== Document segment ==

By combining CNAs and mtDNA mutations, we were able to reveal further details of the subclonal architecture. Patient RRMM15 is the prime example for this finding (Figure 2B-G). In this patient, we initially identified 9 subclones using only the WGS-guided CNA approach (supplemental Figure 2P). By incorporating mtDNA mutation information, we identified 2 additional subclones in the scATAC-seq data (Figure 2B-D). These 2 subclones could be distinguished by the 2 lineage-defining mtDNA mutations, 10114T>C and 14769A>G (branch A) in scATAC-seq, and depicted unique chromosomal aberrations (supplemental Figure 3M). Importantly, these initially undetected CNAs could also be assigned to corresponding subclones in the scRNA-seq data (supplemental Figure 3N). In addition, we detected mtDNA mutations jointly enriched in multiple subclones that as such marked subclonal branches (eg, 15928G>A in subclones 1 and 2, 15356G>A and 12962G>A in subclones 7 and 8, and 13958G>A in subclones 9, 10, and 11; Figure 2B-C,E), which allowed us to delineate clonal relationships (Figure 2B-C,E; supplemental Figure 3G-L; supplemental Table 5). Cells with these jointly enriched mtDNA mutations segregated on the UMAP plot and marked distinct populations, including the branch-specific activity of POU5F1B, TCF3, and IRF4 TF motifs (Figure 2F-G), supporting the close relationship of those subclones.

===
== Recorded information ==

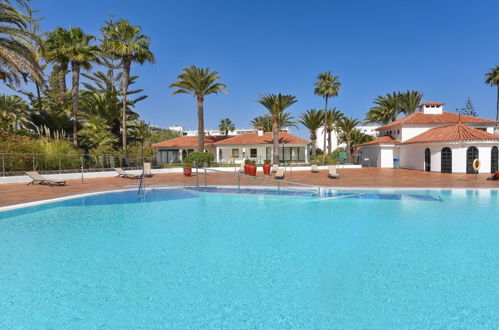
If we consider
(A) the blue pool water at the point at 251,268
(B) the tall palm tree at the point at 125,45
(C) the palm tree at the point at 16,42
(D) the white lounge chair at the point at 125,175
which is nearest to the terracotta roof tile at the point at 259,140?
(B) the tall palm tree at the point at 125,45

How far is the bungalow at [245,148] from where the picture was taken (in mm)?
41375

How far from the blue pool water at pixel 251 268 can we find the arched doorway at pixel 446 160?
1700 centimetres

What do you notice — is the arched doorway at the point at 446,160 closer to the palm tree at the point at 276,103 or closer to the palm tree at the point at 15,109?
the palm tree at the point at 276,103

===

#### [Tasks for this exercise]
1/ Using only the passage on subclonal architecture, say whether each statement agrees with it. Answer yes or no, and quote the words that settle it.
(a) In patient RRMM15, the WGS-guided CNA approach alone first found 9 subclones.
(b) The mutation 15928G>A was jointly enriched in subclones 7 and 8.
(c) Adding mtDNA mutation information revealed 3 more subclones in the scRNA-seq data.
2/ Carry on the passage on subclonal architecture from the point where it stops.
The rows play no part here.

#### [Answers for each item]
1/
(a) Yes: "we initially identified 9 subclones using only the WGS-guided CNA approach"
(b) No: "15928G>A in subclones 1 and 2"
(c) No: "we identified 2 additional subclones in the scATAC-seq data"

2/
Next, we assessed whether emerging relapse disease can be traced via mtDNA mutations. For this, sequencing data of tumor samples from 6 patients consecutively sampled over a time span of up to 3899 days were analyzed (Figure 2H; supplemental Figure 4A-C). Dynamic mtDNA mutations, including RRMM-enriched mutations, were detected in 4 of 6 patients (RRMM2/9/10/15; Figure 2H; supplemental Figure 4C). Remarkably, in these patients, RRMM-enriched mutations were seen up to 2464 days before T2 (Figure 2H). However, none of them were detectable at baseline (Figure 2H), suggesting clonal expansion of single tumor cells upon exposure to melphalan during first-line or relapse therapy (supplemental Table 1). Indeed, in our study, all patients with RRMM-enriched mtDNA mutations carried the single-base substitution MM1 mutational signature (supplemental Figure 4D), which is strongly linked with exposure to melphalan.^39-41 

Together, our results describe how mtDNA mutations can be best applied as lineage markers when combined with a CNA-based subclone assignment. This integrated approach yielded a comprehensive picture of the subclonal architecture with an average of 4 (range 1-11) subclones per patient (supplemental Figure 2Q) and matched transcriptome and epigenome profiles. In patients with paired samples, stable evolution, clonal selection, and branching evolution were seen in 5, 4, and 3 patients, respectively (supplemental Figure 2Q; supplemental Figure 5). It provides the foundation to investigate subclonal dynamics before and after treatment, as described in subsequent sections.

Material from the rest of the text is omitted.